The following appointment, I had been her last patient.

My mother waited in the reception area. It was nearly 8:00pm when Dentist Kimchi completed tightening my last brace and set me free. I sprang into the reception area, ravenous for dinner. All done! I announced. My mother reached for her purse and stood up. At that moment, Dentist Kimchi strode into the lobby and locked the door. She got on the floor. She ordered my mother to do likewise. My mother obeyed. Planted on hands and knees, Dentist Kimchi demonstrated how to speak in tongues: ree-rur-ree-rur-rah-rah-rah. This was considered a high form of speaking to God. Apparently, God liked it when you used your tongue to invoke His name.

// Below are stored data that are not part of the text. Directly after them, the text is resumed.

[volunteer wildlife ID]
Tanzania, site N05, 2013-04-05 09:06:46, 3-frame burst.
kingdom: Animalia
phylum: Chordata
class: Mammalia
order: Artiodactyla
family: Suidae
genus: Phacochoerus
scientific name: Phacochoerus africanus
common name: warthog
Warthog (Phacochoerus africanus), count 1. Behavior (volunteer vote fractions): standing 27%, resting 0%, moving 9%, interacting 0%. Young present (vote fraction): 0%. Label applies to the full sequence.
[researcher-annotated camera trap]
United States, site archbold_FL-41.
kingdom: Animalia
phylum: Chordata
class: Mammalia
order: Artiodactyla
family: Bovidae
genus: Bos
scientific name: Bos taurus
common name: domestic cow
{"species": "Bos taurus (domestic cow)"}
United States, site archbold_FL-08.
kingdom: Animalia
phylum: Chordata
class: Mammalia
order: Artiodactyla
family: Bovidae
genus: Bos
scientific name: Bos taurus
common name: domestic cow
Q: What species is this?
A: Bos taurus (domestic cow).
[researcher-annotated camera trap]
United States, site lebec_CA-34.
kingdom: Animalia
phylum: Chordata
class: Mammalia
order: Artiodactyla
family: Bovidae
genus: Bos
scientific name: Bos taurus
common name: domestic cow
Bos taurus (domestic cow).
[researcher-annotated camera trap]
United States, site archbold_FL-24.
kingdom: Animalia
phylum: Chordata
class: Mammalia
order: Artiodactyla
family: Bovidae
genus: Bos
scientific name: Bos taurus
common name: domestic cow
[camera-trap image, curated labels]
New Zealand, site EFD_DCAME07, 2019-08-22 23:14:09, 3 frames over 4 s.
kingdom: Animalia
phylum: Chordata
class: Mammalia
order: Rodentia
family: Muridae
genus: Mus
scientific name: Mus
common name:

I watched, disgusted. I had just had my lip-tearing, useless, good-for-nothing braces tightened, my mouth violated by her probing kimchee fingers. I wanted to go home but watched my mother intimidated into kneeling on all fours babbling ree-rur-ree-rur-rah-rah-rah. Finally it ended when Dentist Kimchi shouted, A-men! Her breath filled the entire clinic. My mother stood up after an hour on her hands and knees. She thanked Dentist Kimchi and gave her a check.  

A year later, I found a new dentist who straightened my teeth in one year. A year later, we left the church. Dentist Kimchi had started an affair with the pastor, who was married with five children. In the ensuing scandal, the wife and five children fled to a different state. Dentist Kimchi’s husband continued to sing in the choir, bawling conspicuously in the front row. The congregation split with half supporting the new union of Dentist Kimchi and the pastor. The other half drifted to other churches or faiths. Or, if they were like me, refused to go to church anymore and suddenly had Sundays free.

Dentist Kimchi and the pastor got married and started a new church. Maybe the pastor liked the taste of kimchi fingers molesting his mouth. Maybe he liked to use his tongue to speak to God.